Gather every line in the material that contains the word "above".
──────────
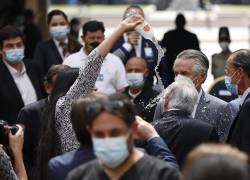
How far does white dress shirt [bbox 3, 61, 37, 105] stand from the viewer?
29.5ft

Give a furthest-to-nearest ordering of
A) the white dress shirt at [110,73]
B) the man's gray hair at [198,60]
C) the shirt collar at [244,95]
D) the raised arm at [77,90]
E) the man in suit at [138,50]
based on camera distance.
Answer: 1. the man in suit at [138,50]
2. the white dress shirt at [110,73]
3. the man's gray hair at [198,60]
4. the shirt collar at [244,95]
5. the raised arm at [77,90]

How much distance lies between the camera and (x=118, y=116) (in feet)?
15.2

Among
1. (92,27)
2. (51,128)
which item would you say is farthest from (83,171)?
(92,27)

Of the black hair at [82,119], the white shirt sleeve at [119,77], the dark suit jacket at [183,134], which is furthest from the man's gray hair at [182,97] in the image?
the white shirt sleeve at [119,77]

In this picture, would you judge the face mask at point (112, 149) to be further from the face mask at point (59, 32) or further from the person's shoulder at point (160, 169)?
the face mask at point (59, 32)

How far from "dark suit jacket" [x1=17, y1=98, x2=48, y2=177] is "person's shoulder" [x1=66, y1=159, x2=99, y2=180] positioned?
2.44m

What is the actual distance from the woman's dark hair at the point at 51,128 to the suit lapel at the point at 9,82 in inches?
98.9

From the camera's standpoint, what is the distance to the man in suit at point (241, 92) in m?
6.54

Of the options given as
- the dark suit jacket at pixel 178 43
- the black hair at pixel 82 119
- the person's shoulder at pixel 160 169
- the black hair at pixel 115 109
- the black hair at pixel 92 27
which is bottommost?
the dark suit jacket at pixel 178 43

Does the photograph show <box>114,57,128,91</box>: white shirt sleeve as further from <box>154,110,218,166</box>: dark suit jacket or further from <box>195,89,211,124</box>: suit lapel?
<box>154,110,218,166</box>: dark suit jacket

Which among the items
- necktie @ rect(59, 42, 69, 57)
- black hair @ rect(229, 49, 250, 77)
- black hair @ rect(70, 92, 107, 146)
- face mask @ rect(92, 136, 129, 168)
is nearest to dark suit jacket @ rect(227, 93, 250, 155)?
black hair @ rect(229, 49, 250, 77)

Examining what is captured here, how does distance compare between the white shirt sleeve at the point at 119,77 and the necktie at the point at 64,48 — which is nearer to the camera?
the white shirt sleeve at the point at 119,77

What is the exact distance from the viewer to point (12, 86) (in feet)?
29.4

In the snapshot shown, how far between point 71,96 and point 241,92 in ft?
5.42
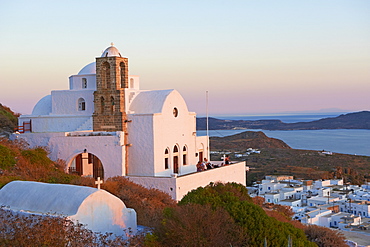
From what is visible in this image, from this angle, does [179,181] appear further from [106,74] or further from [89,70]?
[89,70]

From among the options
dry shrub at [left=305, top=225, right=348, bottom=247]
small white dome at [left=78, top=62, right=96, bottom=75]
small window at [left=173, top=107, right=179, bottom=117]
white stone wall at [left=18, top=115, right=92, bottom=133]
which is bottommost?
dry shrub at [left=305, top=225, right=348, bottom=247]

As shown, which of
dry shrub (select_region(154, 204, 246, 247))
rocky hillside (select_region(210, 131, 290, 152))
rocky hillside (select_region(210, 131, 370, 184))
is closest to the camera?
dry shrub (select_region(154, 204, 246, 247))

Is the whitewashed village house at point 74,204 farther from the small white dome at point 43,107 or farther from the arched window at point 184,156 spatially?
the small white dome at point 43,107

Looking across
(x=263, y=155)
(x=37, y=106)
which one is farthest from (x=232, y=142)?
(x=37, y=106)

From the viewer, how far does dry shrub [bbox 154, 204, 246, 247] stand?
35.6 ft

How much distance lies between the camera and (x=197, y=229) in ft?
36.2

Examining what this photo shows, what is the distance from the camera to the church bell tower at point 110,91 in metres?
22.5

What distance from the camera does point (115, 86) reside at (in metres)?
22.6

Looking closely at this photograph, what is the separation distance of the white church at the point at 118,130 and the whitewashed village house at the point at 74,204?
26.7 feet

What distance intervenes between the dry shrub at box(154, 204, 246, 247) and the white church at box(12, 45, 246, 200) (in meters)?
8.38

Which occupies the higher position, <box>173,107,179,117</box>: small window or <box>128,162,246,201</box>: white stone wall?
<box>173,107,179,117</box>: small window

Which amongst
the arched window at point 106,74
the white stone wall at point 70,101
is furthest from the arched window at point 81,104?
the arched window at point 106,74

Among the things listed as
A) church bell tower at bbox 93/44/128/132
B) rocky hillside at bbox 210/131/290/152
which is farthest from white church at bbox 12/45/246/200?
rocky hillside at bbox 210/131/290/152

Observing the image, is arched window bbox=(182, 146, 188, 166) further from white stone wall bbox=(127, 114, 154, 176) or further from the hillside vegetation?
the hillside vegetation
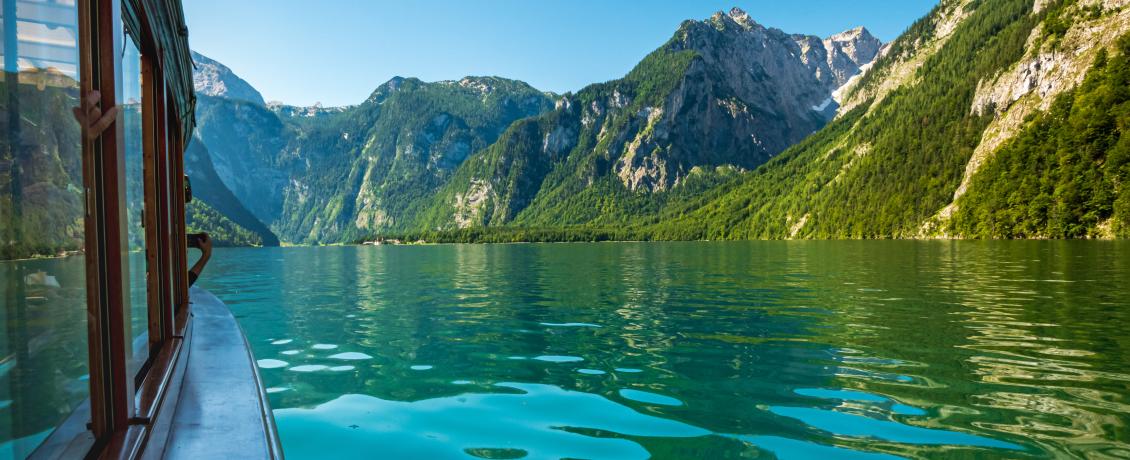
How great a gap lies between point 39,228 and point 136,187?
353 centimetres

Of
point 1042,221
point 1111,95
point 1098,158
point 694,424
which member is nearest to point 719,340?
point 694,424

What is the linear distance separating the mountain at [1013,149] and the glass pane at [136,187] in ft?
394

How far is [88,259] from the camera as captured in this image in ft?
11.2

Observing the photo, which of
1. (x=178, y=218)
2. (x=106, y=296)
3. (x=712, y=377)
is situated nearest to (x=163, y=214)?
(x=178, y=218)

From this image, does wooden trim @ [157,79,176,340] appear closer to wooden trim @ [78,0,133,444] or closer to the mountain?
wooden trim @ [78,0,133,444]

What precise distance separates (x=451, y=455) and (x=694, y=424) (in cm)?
312

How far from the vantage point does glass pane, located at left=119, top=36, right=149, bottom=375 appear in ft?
16.8

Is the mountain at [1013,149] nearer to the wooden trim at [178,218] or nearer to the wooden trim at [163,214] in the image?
the wooden trim at [178,218]

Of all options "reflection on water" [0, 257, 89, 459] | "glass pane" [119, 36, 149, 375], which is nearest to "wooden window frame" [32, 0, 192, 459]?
"reflection on water" [0, 257, 89, 459]

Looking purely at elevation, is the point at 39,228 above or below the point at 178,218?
below

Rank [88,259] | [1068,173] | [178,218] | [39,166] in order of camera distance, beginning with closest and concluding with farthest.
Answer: [39,166], [88,259], [178,218], [1068,173]

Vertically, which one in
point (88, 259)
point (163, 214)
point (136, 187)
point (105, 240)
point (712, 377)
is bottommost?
point (712, 377)

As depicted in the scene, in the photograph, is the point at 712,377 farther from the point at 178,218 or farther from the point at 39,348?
the point at 178,218

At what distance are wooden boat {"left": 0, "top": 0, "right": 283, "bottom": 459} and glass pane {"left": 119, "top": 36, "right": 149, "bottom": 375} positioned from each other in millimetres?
39
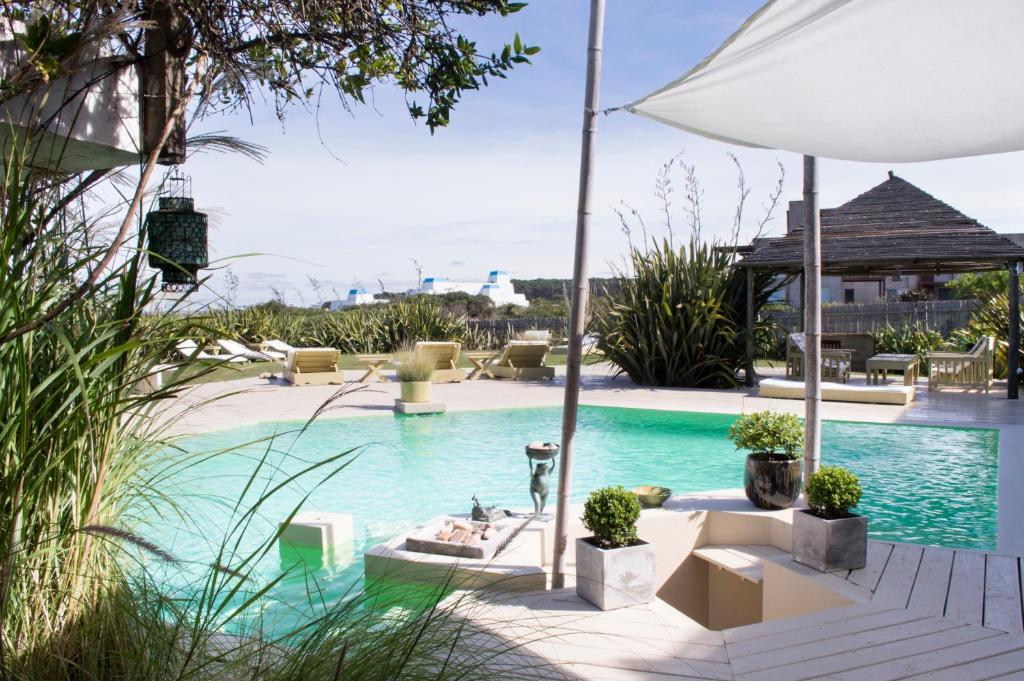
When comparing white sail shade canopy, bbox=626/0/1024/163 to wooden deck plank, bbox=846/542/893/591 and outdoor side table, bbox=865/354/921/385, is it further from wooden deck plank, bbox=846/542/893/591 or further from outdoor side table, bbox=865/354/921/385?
outdoor side table, bbox=865/354/921/385

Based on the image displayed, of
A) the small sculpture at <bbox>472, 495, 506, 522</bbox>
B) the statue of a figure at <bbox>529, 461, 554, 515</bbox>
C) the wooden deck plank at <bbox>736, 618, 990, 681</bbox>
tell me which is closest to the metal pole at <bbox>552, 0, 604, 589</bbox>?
the wooden deck plank at <bbox>736, 618, 990, 681</bbox>

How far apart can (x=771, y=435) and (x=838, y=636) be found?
2073 mm

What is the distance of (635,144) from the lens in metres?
13.4

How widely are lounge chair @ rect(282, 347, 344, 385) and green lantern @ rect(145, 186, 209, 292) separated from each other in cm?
1089

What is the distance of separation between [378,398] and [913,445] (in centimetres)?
766

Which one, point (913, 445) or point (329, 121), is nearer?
point (329, 121)

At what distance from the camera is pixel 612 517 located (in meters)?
3.66

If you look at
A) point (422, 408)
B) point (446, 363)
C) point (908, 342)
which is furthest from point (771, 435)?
point (908, 342)

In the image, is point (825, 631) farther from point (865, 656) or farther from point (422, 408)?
point (422, 408)

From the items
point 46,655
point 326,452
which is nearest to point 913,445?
point 326,452

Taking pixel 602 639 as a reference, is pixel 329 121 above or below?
above

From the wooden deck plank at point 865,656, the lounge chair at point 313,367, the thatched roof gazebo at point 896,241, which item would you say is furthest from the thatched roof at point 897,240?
the wooden deck plank at point 865,656

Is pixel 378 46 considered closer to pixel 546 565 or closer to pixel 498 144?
pixel 546 565

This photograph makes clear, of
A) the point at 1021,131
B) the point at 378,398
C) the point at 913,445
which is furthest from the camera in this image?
the point at 378,398
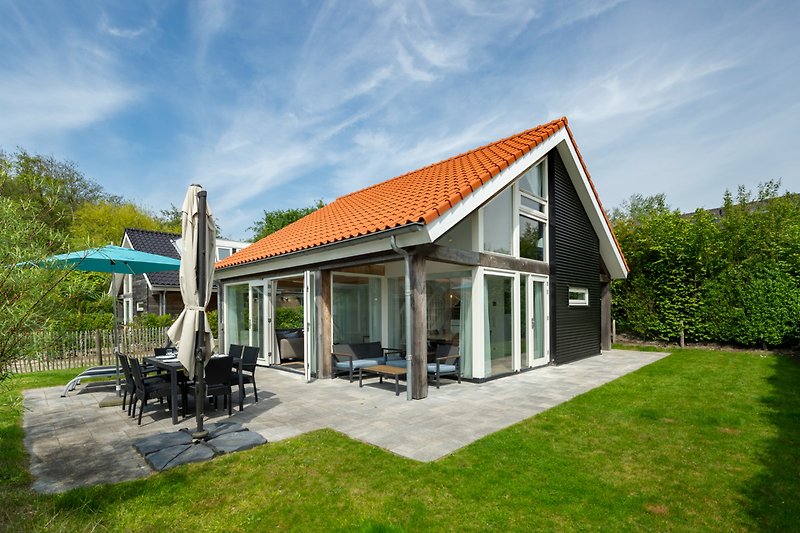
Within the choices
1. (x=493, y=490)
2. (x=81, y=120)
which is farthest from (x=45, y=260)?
(x=81, y=120)

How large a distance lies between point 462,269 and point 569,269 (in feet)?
15.3

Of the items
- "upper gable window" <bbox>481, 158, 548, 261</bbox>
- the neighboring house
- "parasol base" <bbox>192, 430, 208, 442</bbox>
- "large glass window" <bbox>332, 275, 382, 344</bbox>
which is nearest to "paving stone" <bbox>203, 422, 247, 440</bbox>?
"parasol base" <bbox>192, 430, 208, 442</bbox>

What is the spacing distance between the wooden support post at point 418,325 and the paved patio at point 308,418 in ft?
1.05

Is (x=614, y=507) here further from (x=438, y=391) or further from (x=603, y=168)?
(x=603, y=168)

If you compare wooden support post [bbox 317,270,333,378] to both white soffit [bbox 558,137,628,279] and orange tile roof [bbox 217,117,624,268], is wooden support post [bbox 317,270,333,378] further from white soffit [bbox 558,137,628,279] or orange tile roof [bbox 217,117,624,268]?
white soffit [bbox 558,137,628,279]

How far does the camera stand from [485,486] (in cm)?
378

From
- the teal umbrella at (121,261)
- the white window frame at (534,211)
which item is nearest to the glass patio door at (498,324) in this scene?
the white window frame at (534,211)

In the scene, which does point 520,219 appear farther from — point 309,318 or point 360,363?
point 309,318

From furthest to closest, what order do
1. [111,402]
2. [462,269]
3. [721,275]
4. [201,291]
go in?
1. [721,275]
2. [462,269]
3. [111,402]
4. [201,291]

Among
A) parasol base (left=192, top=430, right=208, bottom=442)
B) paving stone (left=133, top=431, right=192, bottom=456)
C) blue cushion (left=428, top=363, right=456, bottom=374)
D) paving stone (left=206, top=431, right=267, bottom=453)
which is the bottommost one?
paving stone (left=206, top=431, right=267, bottom=453)

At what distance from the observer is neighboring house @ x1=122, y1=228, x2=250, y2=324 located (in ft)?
61.3

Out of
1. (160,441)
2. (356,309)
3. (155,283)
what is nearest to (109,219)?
(155,283)

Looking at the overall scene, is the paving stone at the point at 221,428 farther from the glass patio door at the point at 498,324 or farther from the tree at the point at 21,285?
the glass patio door at the point at 498,324

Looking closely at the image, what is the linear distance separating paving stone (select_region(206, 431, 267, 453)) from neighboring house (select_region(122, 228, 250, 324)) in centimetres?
1514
──────────
> Solution for this task
Looking purely at elevation, is the point at 39,228 above or below the point at 178,218?
Taking pixel 602 639 as a reference, is pixel 329 121 above or below?
above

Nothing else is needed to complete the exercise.